▶ PROBLEM STATEMENT: Extend the forum thread on whether reported wind directions refer to true or magnetic north, continuing after its final sentence.

▶ SELECTED PASSAGE:

METAR 090XXX comes from true heading 090.

Depending on your magnetic variation, not likely to be a significant difference, perhaps +/- 15-20 degrees in the US.

So, METAR 090005 would be a light 5 knot headwind closely aligned with landing on runway 09.

Cheers
Rick

BUT - wind direction as heard on ATIS/AWOS/ASOS is relative to magnetic north. So if you are hearing the winds while in flight, they should be aligned using the same basis as runway numbers. If you are reading the winds from DUATS or similar, they will be referenced to true north.

See how simple this is? [;)]

Rick:

What you are saying is only true for winds aloft. Surface wind reports are magnetic. So if the wind is reported at 090 degrees, that wind will be right down the runway.

Brian,

Surface wind reports when read in METARs and TAFs as displayed on DUATS, for example, are true. They are only magnetic when “read” over-the-air via ATIS/ASOS/AWOS report, as per my previous post…

Winds aloft are always true, as you describe.

Steve,

I don’t doubt that you are correct, but it’s the first time I’ve heard that explanation. What’s the authoritative source?

And just a practical application, the Metar that you read on your MFD via data-link is true, and may differ quite a bit from the ATIS (Magnetic) depending on your variation. This is most important when understanding which runway to expect when you have what appears to be a perfect crosswind to your destination airport. I seem to have a special talent for finding crosswinds at my destination [:(]

Jim,

Hey, this is an internet forum. It’s no fun if we have to back up our statements with authoritative sources! [;)]

This is the best I could do. For METARs and TAFs being in true, Chapter 12 of the Pilots Guide to Aeronautical Knowledge (an official FAA publication) says about METARs: “The first three digits indicate the direction the true wind is blowing in tens of degrees.” and about TAFs: "The first three indicate the direction of the wind in reference to true north." (my emphasis).

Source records
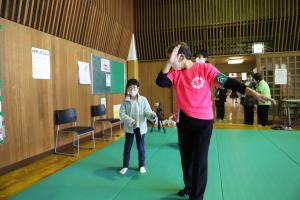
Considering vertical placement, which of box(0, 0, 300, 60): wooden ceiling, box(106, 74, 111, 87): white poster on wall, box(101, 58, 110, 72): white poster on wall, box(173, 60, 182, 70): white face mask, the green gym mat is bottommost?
the green gym mat

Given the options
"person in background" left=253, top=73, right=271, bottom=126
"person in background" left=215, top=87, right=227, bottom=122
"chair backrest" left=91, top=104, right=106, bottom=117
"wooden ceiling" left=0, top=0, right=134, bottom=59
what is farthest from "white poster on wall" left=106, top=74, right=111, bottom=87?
"person in background" left=253, top=73, right=271, bottom=126

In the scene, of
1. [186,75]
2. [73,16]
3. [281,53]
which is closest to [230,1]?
[281,53]

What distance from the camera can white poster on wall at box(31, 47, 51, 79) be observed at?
4.11 m

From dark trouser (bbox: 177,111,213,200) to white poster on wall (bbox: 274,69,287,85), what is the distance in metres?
7.46

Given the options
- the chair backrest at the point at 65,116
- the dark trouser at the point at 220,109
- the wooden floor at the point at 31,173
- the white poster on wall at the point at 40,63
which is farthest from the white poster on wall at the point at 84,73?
the dark trouser at the point at 220,109

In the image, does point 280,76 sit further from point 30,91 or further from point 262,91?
point 30,91

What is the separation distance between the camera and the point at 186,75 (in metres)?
2.16

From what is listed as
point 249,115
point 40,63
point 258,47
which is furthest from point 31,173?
point 258,47

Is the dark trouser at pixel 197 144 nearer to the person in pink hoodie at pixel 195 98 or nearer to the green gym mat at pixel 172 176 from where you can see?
the person in pink hoodie at pixel 195 98

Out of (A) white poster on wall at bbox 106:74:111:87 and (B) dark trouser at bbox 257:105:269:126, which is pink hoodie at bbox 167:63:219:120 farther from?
(B) dark trouser at bbox 257:105:269:126

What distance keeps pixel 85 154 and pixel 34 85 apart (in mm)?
1635

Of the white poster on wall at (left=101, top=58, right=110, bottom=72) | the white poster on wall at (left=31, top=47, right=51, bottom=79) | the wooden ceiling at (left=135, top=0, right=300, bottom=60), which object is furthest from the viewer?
the wooden ceiling at (left=135, top=0, right=300, bottom=60)

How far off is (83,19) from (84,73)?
138cm

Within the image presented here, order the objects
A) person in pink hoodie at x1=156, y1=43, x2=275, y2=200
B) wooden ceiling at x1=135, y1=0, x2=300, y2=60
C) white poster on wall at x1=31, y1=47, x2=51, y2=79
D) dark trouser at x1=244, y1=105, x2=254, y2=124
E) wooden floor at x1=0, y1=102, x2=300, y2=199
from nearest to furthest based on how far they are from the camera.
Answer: person in pink hoodie at x1=156, y1=43, x2=275, y2=200, wooden floor at x1=0, y1=102, x2=300, y2=199, white poster on wall at x1=31, y1=47, x2=51, y2=79, dark trouser at x1=244, y1=105, x2=254, y2=124, wooden ceiling at x1=135, y1=0, x2=300, y2=60
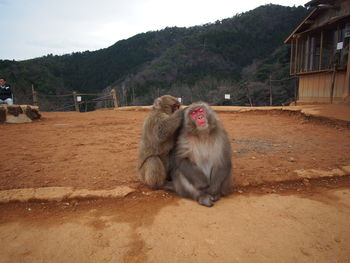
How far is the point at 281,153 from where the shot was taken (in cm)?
413

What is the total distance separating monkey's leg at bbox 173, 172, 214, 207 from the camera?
249cm

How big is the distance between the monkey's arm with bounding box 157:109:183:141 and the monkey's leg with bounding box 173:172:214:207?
17.8 inches

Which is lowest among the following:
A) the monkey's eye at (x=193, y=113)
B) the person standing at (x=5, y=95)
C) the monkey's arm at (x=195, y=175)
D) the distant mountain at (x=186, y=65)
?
the monkey's arm at (x=195, y=175)

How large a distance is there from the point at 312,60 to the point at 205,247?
44.9ft

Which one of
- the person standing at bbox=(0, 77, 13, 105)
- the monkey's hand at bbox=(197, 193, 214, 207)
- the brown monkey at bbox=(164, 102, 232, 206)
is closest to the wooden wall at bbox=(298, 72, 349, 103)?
the brown monkey at bbox=(164, 102, 232, 206)

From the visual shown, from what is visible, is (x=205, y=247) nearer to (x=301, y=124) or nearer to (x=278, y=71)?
(x=301, y=124)

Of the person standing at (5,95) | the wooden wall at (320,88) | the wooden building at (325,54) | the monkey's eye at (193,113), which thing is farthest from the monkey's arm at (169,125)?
the person standing at (5,95)

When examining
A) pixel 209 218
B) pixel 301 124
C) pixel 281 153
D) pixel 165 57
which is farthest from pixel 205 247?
pixel 165 57

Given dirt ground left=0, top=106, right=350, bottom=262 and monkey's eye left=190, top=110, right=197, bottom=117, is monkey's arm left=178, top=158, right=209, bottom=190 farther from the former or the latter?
monkey's eye left=190, top=110, right=197, bottom=117

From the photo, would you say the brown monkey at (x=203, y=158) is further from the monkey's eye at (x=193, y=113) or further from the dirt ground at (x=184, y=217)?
the dirt ground at (x=184, y=217)

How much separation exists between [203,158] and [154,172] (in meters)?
0.59

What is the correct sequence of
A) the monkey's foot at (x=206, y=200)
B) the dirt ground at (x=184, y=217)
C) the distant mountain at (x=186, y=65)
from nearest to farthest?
the dirt ground at (x=184, y=217) < the monkey's foot at (x=206, y=200) < the distant mountain at (x=186, y=65)

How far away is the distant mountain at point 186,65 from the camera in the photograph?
3519cm

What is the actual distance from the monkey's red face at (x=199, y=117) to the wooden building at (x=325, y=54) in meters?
9.27
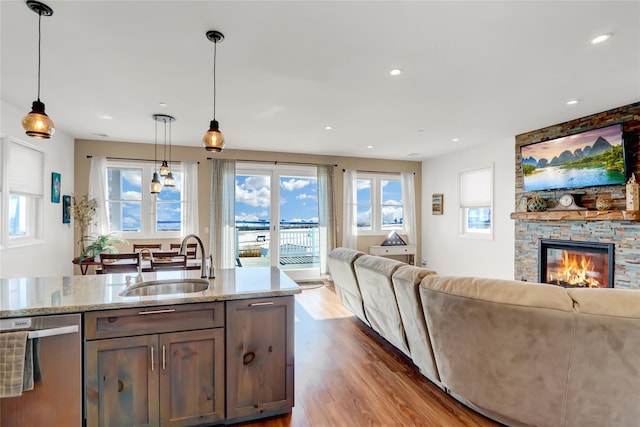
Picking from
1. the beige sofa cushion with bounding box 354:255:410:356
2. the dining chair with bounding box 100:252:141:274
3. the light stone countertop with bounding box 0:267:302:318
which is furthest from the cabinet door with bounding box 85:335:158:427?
the dining chair with bounding box 100:252:141:274

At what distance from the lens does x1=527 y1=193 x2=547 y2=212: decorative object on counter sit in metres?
4.71

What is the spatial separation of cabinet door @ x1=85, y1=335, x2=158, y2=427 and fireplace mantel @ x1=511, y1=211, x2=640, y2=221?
4887 millimetres

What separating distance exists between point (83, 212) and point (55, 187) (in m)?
0.66

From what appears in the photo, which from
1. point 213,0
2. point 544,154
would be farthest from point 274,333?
point 544,154

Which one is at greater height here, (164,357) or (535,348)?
(535,348)

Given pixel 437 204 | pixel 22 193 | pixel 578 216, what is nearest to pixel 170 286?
pixel 22 193

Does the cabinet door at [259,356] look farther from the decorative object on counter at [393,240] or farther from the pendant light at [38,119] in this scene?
the decorative object on counter at [393,240]

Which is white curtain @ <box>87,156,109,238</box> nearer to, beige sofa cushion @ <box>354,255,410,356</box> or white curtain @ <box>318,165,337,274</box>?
white curtain @ <box>318,165,337,274</box>

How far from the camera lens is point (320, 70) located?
2916mm

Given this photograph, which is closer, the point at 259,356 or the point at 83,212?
the point at 259,356

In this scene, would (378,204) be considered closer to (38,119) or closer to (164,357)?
(164,357)

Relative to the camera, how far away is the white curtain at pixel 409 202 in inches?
295

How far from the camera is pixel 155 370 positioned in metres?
1.90

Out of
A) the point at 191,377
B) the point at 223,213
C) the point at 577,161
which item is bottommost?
Answer: the point at 191,377
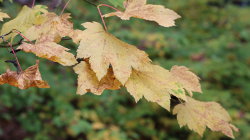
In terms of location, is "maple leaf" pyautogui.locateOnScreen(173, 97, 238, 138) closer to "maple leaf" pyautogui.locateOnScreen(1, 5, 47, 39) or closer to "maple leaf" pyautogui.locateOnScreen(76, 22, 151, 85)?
"maple leaf" pyautogui.locateOnScreen(76, 22, 151, 85)

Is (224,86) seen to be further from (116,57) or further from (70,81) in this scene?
(116,57)

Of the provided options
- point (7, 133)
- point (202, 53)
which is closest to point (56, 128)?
point (7, 133)

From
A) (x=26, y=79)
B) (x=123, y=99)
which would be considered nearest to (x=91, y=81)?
(x=26, y=79)

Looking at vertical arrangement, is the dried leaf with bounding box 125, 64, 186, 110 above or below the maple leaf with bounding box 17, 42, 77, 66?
below

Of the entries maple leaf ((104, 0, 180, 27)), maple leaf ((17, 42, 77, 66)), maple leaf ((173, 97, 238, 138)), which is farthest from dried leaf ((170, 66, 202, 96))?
maple leaf ((17, 42, 77, 66))

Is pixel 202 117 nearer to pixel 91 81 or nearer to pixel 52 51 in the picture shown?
pixel 91 81

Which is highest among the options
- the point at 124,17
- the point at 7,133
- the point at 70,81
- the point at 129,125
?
the point at 124,17
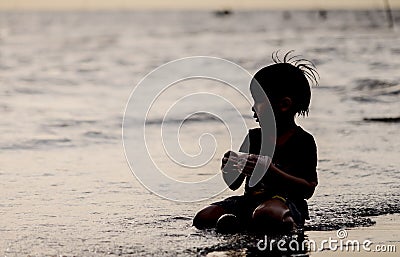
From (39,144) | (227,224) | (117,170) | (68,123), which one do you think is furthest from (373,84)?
(227,224)

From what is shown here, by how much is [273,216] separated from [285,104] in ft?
2.17

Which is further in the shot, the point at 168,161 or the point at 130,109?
the point at 130,109

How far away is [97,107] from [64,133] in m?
2.94

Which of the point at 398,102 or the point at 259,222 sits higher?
the point at 398,102

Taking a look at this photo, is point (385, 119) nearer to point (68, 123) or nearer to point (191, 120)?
point (191, 120)

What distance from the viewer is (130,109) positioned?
12.0 meters

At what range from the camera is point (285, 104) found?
16.9 ft

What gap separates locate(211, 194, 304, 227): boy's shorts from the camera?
5.26 meters

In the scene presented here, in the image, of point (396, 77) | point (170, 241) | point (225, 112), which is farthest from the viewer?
point (396, 77)

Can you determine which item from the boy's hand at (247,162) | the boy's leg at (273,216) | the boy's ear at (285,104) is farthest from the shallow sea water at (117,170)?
the boy's ear at (285,104)

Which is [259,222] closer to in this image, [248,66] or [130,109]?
[130,109]

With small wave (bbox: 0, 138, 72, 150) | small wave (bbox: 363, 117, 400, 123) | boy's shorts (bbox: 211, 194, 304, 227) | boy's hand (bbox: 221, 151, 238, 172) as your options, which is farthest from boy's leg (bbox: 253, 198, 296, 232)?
small wave (bbox: 363, 117, 400, 123)

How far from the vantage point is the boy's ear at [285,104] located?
5152 millimetres

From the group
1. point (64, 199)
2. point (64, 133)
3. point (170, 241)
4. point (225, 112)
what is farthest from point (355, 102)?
point (170, 241)
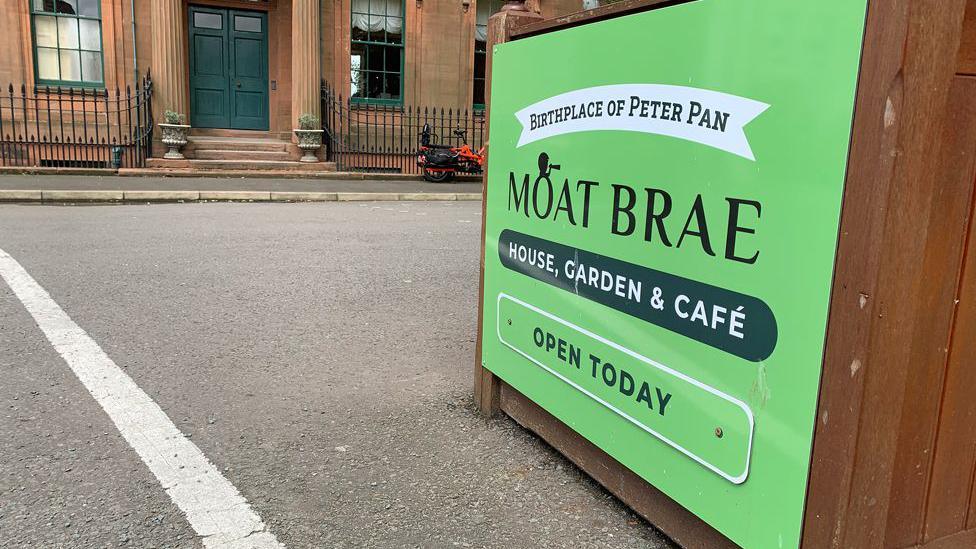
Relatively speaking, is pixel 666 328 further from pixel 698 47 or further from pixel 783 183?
pixel 698 47

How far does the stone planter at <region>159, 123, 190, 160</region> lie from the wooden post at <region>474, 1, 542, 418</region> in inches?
547

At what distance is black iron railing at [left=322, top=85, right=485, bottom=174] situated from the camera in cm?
1767

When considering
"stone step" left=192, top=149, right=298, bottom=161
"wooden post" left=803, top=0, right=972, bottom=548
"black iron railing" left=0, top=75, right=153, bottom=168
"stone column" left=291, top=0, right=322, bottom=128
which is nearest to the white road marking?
"wooden post" left=803, top=0, right=972, bottom=548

▶ EXERCISE OUTPUT:
As for ATIS being in magnetic, section 4-1-13 of the AIM, says “ATIS information includes the time of the latest weather sequence, ceiling, visibility, obstructions to visibility, temperature, dew point (if available), wind direction (magnetic), and velocity, altimeter, other pertinent remarks, instrument approach and runway in use.” Section 7-1-2 (b) of the AIM describes AWOS and there’s a note that says "Wind direction broadcast over FAA radios is in reference to magnetic north."

Additionally, section 4-2 of the AIM, called “Radio Communications Phraseology and Technique” has a section, 4-2-10, which says “The three digits of bearing, course, heading, or wind direction should always be magnetic. The word “true” must be added when it applies.

So I think that, in general, what I said was true - if you hear it on the radio it’s magnetic and if you read it on paper, it’s true. But it’s more of a “rule of thumb”, or an easy way to remember things, than some iron-clad guarantee. I’m sure if you searched hard enough, you could find SOME kind of written weather product in magnetic direction; I’m mainly talking about the commonly used ones.

And as a quick note to Jeff (the OP), let me apologize for all of us, but especially myself, for taking such a straightforward question and twisting it into a long-winded explanation. Peter’s answer was best. If you hear winds 090@10, land on runway 9, not 27 or 18! [:)] Don’t worry too much about the rest of this stuff!

As others have said, wind direction is always the direction from which the wind is blowing.

If it helps, think of a Nor’easter. Strong winds from the northeast.

Also worth mentioning is that on charts, the barb also shows the direction from which the wind is blowing. I know this, but can still get a little dyslexic from time to time*.

That legend was the easiest one to find and link to, and doesn’t exactly match the “barbs” on aviation charts, but you get the idea.

*not helped by the fact that its easy to misinterpret them if you imagine them as little wind socks!

Yeah, it’s an oldie, but a goodie…

!(http://www.bowkera.com/images/Wyoming/Casper Friends/WYOWINDSOCK.JPG)

My question was fully answered, and I have enjoyed reading all the posts, learned a lot.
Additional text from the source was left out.